Your task — Quote the passage about the origin of Earth's water, starting with "Regarding the rest" and going on through "of ocean formation.".

Does it hell as like. Sounds like Thomas is talking out of his arse. It is known the water on earth came from comets and other solar system debris after the earth cooled sufficiently after its formation to harbour liquid water, plus the water that oozed out from deep within the earth over many millions of years. The evidence now indicates that the major source of the earth's oceans is the water that slowly emerged from deep within the planet as it cooled, rather than the cometary contribution. There is no shortage of water in the universe.

Regarding the rest of your post it has long been thought that there are vast reserves of water trapped in the minerals below the surface of the earth as a natural part of the processes of tectonic plate movement over billions of years causing subduction of water from the oceans. We have now discovered one of these water bearing minerals and are now several steps closer to understanding the processes of ocean formation.

Dataset extract —

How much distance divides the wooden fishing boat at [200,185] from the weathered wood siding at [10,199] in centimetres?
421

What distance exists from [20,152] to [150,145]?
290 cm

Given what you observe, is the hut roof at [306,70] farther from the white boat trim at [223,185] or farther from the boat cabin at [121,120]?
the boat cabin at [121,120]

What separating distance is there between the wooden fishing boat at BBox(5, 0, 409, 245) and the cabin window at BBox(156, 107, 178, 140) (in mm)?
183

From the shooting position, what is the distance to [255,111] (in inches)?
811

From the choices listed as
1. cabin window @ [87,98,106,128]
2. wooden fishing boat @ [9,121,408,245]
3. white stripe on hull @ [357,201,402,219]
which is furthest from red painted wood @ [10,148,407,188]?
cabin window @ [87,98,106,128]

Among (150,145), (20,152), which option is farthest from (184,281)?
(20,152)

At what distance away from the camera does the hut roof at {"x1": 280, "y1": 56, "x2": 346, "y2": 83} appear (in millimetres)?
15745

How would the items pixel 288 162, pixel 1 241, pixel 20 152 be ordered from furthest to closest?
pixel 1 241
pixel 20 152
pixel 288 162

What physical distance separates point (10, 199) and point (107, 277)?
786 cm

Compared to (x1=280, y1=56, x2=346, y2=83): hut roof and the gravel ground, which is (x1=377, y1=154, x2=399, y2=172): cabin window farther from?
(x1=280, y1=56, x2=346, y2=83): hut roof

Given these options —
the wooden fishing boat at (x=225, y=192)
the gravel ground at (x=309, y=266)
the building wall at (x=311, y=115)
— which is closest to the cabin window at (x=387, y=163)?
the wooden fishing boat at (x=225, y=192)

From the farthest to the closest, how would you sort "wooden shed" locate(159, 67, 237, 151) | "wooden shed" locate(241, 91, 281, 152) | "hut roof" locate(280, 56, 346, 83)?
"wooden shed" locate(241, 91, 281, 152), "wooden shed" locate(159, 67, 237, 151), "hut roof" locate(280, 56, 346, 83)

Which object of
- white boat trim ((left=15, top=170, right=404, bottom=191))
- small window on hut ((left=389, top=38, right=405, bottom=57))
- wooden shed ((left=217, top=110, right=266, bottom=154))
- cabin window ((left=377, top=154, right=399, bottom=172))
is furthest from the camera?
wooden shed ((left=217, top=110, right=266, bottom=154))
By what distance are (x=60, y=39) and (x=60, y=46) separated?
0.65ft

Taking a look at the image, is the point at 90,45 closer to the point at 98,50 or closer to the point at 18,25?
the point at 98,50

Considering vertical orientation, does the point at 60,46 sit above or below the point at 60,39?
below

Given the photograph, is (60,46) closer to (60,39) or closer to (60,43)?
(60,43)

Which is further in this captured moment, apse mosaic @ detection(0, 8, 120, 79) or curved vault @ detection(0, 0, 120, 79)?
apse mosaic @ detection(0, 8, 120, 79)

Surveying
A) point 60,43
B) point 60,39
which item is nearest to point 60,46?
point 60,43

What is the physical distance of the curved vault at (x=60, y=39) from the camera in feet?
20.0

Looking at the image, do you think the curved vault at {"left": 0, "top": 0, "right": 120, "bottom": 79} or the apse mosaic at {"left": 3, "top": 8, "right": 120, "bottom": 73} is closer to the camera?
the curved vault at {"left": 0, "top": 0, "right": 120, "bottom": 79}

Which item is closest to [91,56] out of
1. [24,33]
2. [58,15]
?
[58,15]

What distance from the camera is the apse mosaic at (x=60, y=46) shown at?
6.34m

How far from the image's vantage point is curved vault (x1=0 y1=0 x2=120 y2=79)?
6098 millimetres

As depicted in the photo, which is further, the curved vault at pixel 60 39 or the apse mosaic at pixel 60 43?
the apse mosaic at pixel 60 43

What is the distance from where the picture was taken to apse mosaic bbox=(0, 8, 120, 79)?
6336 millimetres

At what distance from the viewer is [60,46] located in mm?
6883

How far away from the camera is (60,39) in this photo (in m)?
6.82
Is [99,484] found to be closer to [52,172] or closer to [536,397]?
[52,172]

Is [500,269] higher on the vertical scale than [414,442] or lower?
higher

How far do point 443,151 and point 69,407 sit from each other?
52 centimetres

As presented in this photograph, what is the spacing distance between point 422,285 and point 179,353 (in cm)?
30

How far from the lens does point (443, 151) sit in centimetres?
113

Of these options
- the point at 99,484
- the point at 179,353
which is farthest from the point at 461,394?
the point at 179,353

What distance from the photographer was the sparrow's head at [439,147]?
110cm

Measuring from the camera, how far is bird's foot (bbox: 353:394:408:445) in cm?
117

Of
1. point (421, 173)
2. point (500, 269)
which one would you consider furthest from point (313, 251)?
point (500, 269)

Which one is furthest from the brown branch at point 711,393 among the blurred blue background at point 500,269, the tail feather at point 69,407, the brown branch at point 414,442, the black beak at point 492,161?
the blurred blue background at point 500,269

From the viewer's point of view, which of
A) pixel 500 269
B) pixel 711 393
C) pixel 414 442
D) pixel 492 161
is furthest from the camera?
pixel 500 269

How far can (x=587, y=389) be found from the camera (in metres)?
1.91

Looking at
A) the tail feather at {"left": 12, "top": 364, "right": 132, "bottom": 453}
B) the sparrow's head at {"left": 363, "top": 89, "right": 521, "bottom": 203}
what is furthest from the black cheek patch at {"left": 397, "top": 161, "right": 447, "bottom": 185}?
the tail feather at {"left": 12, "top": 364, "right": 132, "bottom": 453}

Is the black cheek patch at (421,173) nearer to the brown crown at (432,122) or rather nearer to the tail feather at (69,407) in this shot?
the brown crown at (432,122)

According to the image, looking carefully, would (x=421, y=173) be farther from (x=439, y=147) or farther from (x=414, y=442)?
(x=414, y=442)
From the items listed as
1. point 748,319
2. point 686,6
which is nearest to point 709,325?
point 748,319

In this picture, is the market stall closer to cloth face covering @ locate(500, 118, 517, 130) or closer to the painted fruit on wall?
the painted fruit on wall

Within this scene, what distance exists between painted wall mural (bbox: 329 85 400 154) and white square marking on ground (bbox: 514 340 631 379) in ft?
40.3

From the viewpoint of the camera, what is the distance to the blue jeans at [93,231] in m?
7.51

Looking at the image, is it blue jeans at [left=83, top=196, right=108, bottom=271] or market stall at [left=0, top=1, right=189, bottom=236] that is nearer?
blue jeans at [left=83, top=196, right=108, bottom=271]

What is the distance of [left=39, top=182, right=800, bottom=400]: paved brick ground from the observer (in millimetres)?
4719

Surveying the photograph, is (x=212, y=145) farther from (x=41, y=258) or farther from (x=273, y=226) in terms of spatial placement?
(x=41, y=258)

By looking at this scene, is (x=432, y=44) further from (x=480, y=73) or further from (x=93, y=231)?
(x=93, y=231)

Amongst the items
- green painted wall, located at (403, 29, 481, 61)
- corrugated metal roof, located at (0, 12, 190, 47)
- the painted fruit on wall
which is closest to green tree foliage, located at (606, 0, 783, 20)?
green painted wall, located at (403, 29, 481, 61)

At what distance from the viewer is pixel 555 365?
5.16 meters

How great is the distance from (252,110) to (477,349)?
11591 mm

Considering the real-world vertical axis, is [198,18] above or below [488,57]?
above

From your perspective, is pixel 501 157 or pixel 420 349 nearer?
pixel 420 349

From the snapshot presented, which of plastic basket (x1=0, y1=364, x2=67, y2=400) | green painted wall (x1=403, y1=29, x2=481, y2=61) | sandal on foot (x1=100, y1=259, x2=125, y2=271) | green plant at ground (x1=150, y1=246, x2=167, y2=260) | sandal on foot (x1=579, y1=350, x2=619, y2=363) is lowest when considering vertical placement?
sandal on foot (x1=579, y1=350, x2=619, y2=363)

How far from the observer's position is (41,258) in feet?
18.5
* * *
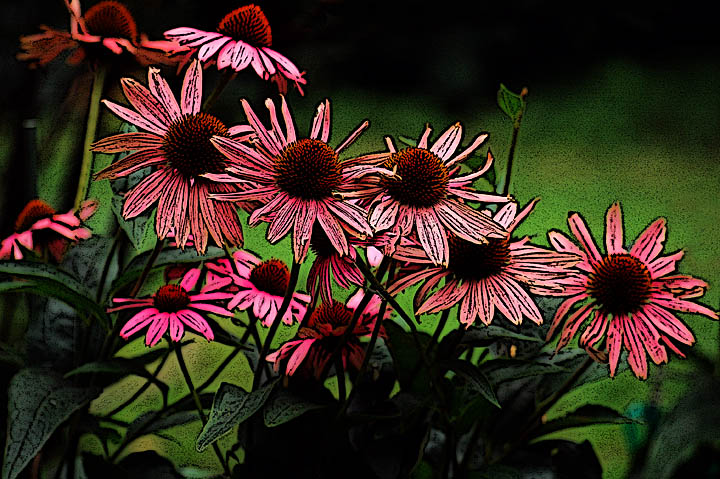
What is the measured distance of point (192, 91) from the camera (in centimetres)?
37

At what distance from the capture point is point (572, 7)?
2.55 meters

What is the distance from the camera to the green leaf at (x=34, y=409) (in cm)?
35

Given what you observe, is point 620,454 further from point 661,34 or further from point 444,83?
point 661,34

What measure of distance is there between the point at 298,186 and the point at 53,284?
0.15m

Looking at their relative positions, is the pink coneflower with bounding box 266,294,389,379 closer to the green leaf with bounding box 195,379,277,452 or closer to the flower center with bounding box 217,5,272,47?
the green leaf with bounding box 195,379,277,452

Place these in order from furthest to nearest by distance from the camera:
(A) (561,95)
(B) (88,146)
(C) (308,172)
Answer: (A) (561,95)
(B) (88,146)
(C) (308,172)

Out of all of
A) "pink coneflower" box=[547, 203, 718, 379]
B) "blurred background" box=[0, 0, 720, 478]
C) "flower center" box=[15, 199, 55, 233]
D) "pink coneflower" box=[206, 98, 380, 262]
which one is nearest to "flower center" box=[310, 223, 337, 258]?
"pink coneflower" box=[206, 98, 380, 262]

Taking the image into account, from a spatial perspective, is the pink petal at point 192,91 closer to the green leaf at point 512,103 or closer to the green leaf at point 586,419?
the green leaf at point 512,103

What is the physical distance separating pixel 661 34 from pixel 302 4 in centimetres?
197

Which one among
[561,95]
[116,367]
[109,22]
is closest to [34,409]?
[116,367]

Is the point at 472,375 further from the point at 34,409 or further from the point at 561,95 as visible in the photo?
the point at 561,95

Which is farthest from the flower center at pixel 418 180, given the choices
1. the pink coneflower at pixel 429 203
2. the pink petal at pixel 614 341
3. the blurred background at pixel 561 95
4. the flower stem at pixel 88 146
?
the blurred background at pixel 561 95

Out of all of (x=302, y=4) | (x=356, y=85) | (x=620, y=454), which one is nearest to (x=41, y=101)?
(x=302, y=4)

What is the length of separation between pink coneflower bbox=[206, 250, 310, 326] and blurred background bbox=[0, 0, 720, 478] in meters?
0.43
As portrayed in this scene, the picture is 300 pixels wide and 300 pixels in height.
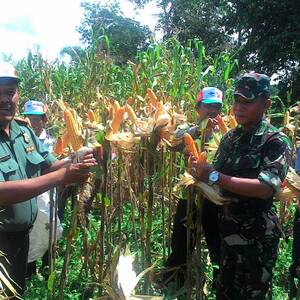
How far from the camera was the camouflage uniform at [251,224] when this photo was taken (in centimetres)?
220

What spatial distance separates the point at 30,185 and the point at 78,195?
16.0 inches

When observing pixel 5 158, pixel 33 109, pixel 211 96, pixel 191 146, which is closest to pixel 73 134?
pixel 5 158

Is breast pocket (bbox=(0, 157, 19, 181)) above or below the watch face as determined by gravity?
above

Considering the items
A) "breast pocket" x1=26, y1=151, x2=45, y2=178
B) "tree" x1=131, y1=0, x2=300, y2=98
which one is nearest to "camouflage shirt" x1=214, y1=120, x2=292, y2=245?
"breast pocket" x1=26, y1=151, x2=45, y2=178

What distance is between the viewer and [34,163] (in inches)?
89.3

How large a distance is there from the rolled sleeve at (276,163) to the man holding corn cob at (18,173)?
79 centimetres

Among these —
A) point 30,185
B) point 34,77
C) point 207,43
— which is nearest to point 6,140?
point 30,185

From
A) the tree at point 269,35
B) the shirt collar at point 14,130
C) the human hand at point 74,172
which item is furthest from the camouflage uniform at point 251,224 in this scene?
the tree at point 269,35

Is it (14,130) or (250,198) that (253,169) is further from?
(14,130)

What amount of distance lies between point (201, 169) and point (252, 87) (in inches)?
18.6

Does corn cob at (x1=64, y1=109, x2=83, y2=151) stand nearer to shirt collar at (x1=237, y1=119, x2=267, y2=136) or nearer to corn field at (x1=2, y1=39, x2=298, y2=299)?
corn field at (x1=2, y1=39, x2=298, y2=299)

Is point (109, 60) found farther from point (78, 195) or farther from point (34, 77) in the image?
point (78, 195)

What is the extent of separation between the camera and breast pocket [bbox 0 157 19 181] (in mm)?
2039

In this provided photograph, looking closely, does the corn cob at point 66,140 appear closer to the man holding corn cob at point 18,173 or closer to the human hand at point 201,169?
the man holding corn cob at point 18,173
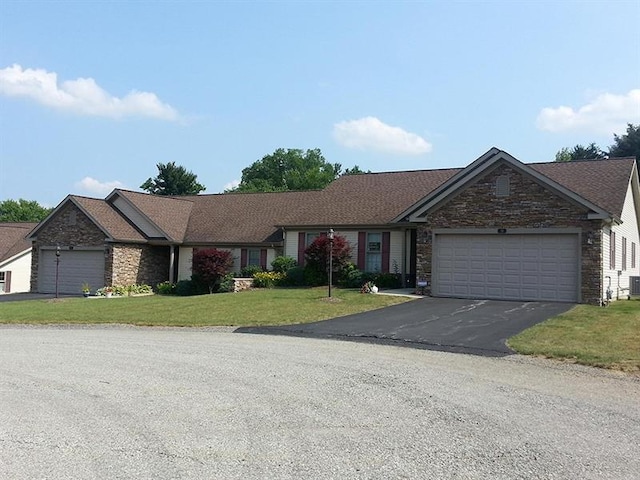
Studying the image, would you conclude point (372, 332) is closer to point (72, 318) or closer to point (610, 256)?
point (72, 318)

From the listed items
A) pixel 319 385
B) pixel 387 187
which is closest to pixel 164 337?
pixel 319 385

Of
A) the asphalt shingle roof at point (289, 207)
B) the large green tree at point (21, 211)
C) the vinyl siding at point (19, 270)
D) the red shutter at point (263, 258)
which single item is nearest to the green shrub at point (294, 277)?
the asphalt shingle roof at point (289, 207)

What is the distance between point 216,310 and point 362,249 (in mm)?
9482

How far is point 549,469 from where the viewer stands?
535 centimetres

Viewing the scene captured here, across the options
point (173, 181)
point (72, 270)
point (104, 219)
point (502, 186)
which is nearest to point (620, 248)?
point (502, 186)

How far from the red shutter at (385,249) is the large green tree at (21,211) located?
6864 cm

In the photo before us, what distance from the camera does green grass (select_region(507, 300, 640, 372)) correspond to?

Expected answer —
Regarding the rest of your post it has long been thought that there are vast reserves of water trapped in the minerals below the surface of the earth as a natural part of the processes of tectonic plate movement over billions of years causing subduction of water from the oceans. We have now discovered one of these water bearing minerals and are now several steps closer to understanding the processes of ocean formation.